Thursday, June 19, 2014

An Honest Post {Motherhood}

Ive been feeling so guilty lately. I see all these mamas spending all this quality time with their kiddos and I feel inadequate. I know it's not healthy to compare ourselves to others, but it is something I struggle with. I feel like a failure when I try to juggle schoolwork, cooking, cleaning, laundry, babysitting, blogging, being a good wife, and being a stay at home mom and I am not able to do it as gracefully as others seem to be. There are times when I have to tell Abigail no when she wants to go to the park because I have tons of homework to finish or I leave her to play by herself in her playroom when I'm trying to get housework done and it hurts my heart to know that I can't do it all. I put my blog on the back burner and I don't get the crafts done I've been wanting to do. But its all a lie. It isn't what truly matters. So I take a day like today and I let the dishes sit, make the homework wait, let the laundry pile up and I just spend the day with my girl. I always think that she needs it, but it turns out that I need a day like today more than she does. I put all of my attention on her and we do things that we do not get to do every day. And somewhere in the fun of the day it happens. She reminds me that she loves me and that I will always be good enough for her. She runs up to me in the middle of playing at the park and grabs my cheeks and gives me a kiss, or on the ride home she asks to hold my hand and I remember what truly matters. It isn't that I be the best compared to everyone else, but its the fact that I love her with all my heart and nothing can get in the way of that. Not even housework or assignments due. I remember that Heavenly Father entrusted her to me and I was meant to be her mama. I realize that I am good enough and I have a divine calling because motherhood is one of the most sacred callings. I learn that children have more grace than we could ever imagine. And then I am thankful. I feel truly blessed and I stop worrying so much about how I am compared to others and I start being good enough for me. At the end of the day all that really matters is that we try to be our best self and that we love with all our hearts. Our children will love us and teach us every day and for that I am thankful.

















Friday, May 23, 2014

Our April

I have been apologizing lately for not blogging as often, but I shouldn't be. Im really not sorry because I am choosing spending time with family and doing homework over blogging. I know I will get to it when I have a chance and thats what matters. This is only for me to keep track of what we have been up to and for my family as well, and I know they don't mind if the posts come late. We had a lot of fun in April and are continuing that into May. Here is what our April looked like:

Camping and Hiking









Kids Fair 


Traded in our Subaru for a more rugged Toyota FJ Cruiser 


Played at home









Friday, April 25, 2014

Daddy-Daughter Date

My husband has been working a lot of night shifts and I can tell that Abigail really misses him. She walks around saying daddy and looking at the front door. She loves some quality time with her daddy, so when I found out he had every night off this week I thought I would do something fun for them. On Tuesday nights I go to mutual for church since I teach the young women. I knew this would be a perfect night for them to have fun together. Nick was at work during the day so I spent the day setting up a date for him and Abbey. I made one of his favorite meals and dessert. I set up little stations of some of Abigail's favorite things to do with her daddy.

 I sent him this text to his phone:

He promptly responded with "Aww, of course!"

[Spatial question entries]

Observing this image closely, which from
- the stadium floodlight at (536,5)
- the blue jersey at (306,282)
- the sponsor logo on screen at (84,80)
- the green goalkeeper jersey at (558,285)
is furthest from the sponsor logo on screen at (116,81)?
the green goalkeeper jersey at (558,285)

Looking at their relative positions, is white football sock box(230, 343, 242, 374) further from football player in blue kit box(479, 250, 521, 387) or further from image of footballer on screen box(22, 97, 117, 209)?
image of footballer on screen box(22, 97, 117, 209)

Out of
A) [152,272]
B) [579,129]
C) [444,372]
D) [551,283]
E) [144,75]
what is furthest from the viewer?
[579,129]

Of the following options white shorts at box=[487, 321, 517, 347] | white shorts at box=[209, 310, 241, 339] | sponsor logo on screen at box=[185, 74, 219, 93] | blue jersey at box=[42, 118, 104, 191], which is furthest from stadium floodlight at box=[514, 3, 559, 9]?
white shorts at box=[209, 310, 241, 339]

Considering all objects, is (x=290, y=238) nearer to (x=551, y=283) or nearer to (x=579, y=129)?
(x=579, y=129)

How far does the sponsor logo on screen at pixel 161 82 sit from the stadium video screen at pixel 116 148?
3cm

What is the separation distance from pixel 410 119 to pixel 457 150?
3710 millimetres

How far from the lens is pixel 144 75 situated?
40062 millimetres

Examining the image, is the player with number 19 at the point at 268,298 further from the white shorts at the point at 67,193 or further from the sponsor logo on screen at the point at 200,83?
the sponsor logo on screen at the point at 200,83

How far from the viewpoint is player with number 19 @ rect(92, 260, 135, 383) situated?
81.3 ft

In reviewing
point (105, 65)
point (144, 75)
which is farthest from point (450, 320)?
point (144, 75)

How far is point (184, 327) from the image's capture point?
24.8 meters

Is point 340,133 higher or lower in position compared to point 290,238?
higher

#### PARTS OF THE EXERCISE:
1. Answer these questions using the family blog.
(a) What vehicle replaced the Subaru?
(b) On which night of the week does the writer attend mutual?
(c) What does the writer call motherhood one of?
2. Continue the family blog from its final sentence, in the same first-person voice.

#### TASK RESPONSES:
1.
(a) A Toyota FJ Cruiser.
(b) Tuesday.
(c) One of the most sacred callings.

2.
When he got home from work we met him at the door with an invitation Abbey had made for him. We blindfolded him and had him go to our room and change into the date shirt Abigail picked out herself. After that we led him into where everything was.

This is what he walked into:








I know that they both had so much fun. They both needed a night like this. I am so thankful that my husband is such an amazing daddy that our daughter looks up to him and loves being with him.  Daddy said she loved having 2 hours of his undivided attention doing all the things she loved. 



I love you two! You both deserve all the happiness in the world. I am so glad you have such a deep love for each other. It makes my heart melt. 



Wednesday, April 23, 2014

Easter 2014



We started the Easter festivities when my husband got off work on Saturday evening. We dyed eggs and enjoyed the time we got to spend together. Abigail wasn't a huge fan of dying the eggs, but she loved when I handed her a marker and horsey stickers and turned her loose.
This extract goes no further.